The world is rich in tar-rich coal resources, which have broad exploration and development prospects. At present, the academic community has relatively weak research on the impact of shock waves on the permeability of target coal bodies. This article focuses on the development technology of controllable shock waves in tar-rich coal reservoirs. Firstly, a systematic analysis was conducted on the drilling situation and physical parameters of the target coal seam. Secondly, the impact of shock waves on permeability of target coal was systematically analyzed. Thirdly, a systematic summary was conducted on the process parameters and measures of coal seam operations. Research has shown that: (a) The permeability of coal samples after shock wave action is much greater than the permeability of coal samples in their original state. (b) Under the same axial and confining pressure conditions, as the gas pressure increases, the increase in the permeability of coal under the action of shock waves shows a decreasing trend. (c) The shock wave generates a large number of crack structures inside the coal body. These cracks will undergo very obvious closure under external pressure. (d) Under different axial and confining pressures, when the gas pressure is 1 MPa, the maximum increase in permeability of coal samples under shock wave action can reach 90–200 times.
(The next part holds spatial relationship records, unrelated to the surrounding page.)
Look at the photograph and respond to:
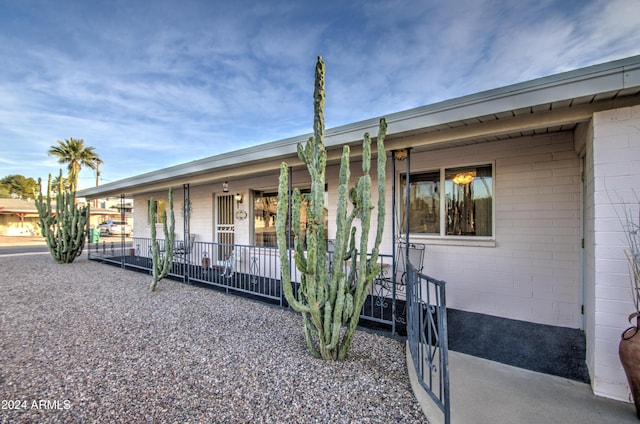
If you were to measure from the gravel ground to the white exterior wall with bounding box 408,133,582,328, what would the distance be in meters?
1.83

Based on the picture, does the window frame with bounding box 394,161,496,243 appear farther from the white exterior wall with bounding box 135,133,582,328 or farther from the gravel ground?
the gravel ground

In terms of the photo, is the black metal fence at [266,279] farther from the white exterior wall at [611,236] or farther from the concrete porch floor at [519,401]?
the white exterior wall at [611,236]

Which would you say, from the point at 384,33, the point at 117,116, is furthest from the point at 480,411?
the point at 117,116

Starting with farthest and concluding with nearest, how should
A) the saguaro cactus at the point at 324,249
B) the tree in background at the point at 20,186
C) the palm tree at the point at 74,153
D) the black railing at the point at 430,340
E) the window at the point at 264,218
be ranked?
the tree in background at the point at 20,186
the palm tree at the point at 74,153
the window at the point at 264,218
the saguaro cactus at the point at 324,249
the black railing at the point at 430,340

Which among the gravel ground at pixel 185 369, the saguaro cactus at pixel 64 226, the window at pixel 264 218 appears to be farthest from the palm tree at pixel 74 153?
the gravel ground at pixel 185 369

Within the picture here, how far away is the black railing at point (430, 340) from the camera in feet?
5.17

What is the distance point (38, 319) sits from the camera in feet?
12.9

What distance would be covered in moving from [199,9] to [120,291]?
6.29 meters

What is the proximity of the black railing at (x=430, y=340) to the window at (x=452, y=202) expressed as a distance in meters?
2.22

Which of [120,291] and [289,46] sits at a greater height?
[289,46]

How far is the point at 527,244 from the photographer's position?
12.3 ft

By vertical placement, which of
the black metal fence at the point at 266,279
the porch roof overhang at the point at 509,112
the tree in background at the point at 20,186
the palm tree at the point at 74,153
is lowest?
the black metal fence at the point at 266,279

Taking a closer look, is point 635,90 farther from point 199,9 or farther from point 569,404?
point 199,9

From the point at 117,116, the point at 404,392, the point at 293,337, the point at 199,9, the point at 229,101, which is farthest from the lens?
the point at 117,116
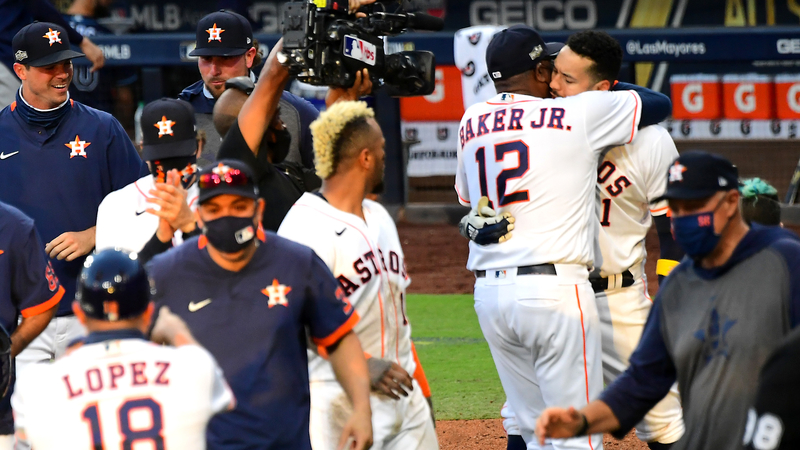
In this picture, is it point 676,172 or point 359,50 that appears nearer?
point 676,172

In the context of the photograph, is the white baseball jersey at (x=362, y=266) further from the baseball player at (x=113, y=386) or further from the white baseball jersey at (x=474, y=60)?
the white baseball jersey at (x=474, y=60)

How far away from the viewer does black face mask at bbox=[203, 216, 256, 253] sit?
9.93 feet

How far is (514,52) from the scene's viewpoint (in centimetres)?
434

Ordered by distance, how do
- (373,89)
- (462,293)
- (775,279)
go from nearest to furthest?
(775,279)
(373,89)
(462,293)

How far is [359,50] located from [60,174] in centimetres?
181

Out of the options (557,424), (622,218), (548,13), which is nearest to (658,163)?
(622,218)

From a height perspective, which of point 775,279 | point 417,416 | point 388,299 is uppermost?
point 775,279

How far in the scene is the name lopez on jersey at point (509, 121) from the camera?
4207mm

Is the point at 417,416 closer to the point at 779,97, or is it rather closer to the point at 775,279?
the point at 775,279

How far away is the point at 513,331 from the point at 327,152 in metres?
1.20

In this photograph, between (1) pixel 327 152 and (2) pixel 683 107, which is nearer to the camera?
(1) pixel 327 152

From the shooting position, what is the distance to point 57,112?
197 inches

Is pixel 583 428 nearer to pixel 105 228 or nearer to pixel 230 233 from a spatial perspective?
pixel 230 233

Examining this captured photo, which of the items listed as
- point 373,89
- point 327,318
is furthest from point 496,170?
point 327,318
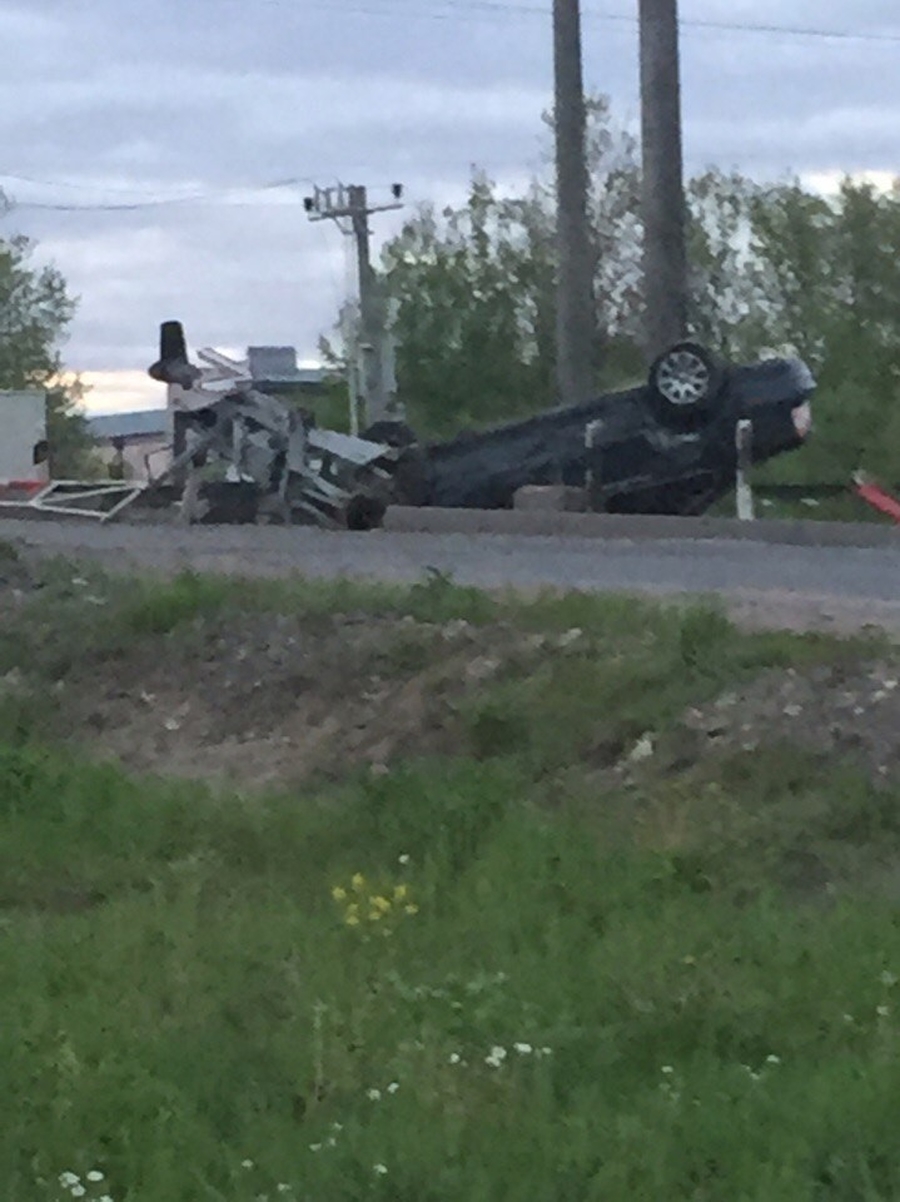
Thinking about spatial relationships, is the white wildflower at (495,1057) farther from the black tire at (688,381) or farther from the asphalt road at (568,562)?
the black tire at (688,381)

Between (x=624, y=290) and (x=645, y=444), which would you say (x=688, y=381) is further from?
(x=624, y=290)

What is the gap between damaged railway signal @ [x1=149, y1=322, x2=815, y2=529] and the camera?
20.6 m

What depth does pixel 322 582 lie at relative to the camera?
12844 mm

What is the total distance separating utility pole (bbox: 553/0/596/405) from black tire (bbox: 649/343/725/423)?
7.46m

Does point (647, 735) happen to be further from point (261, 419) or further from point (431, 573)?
point (261, 419)

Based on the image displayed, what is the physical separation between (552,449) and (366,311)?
20.9 meters

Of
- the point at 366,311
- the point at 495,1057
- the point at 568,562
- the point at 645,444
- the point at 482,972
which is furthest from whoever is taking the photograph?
the point at 366,311

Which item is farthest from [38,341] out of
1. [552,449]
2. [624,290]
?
[552,449]

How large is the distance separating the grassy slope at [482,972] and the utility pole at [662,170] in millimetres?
14850

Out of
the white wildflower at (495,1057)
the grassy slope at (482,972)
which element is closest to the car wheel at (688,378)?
the grassy slope at (482,972)

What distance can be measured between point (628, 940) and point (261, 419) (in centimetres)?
1588

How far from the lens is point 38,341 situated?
243 ft

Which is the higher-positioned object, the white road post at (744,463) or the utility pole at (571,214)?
the utility pole at (571,214)

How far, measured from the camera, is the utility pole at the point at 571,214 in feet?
92.6
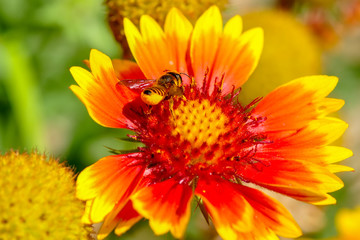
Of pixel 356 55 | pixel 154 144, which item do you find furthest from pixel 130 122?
pixel 356 55

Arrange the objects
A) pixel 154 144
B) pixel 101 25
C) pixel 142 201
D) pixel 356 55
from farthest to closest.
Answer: pixel 356 55, pixel 101 25, pixel 154 144, pixel 142 201

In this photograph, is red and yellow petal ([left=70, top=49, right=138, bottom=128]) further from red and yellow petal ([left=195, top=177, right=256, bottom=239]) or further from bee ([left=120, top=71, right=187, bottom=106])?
red and yellow petal ([left=195, top=177, right=256, bottom=239])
When the gas pressure is 2 MPa, the increase in permeability before and after shock wave action is the smallest, reaching 30–90.

Suggested Citation

  • Duan, Zhonghui & Zhang, Yongmin & Yang, Fu & Liu, Meijuan & Wang, Zhendong & Zhao, Youzhi & Ma, Li, 2024. "Research on controllable shock wave technology for in-situ development of tar-rich coal," Energy, Elsevier, vol. 288(C).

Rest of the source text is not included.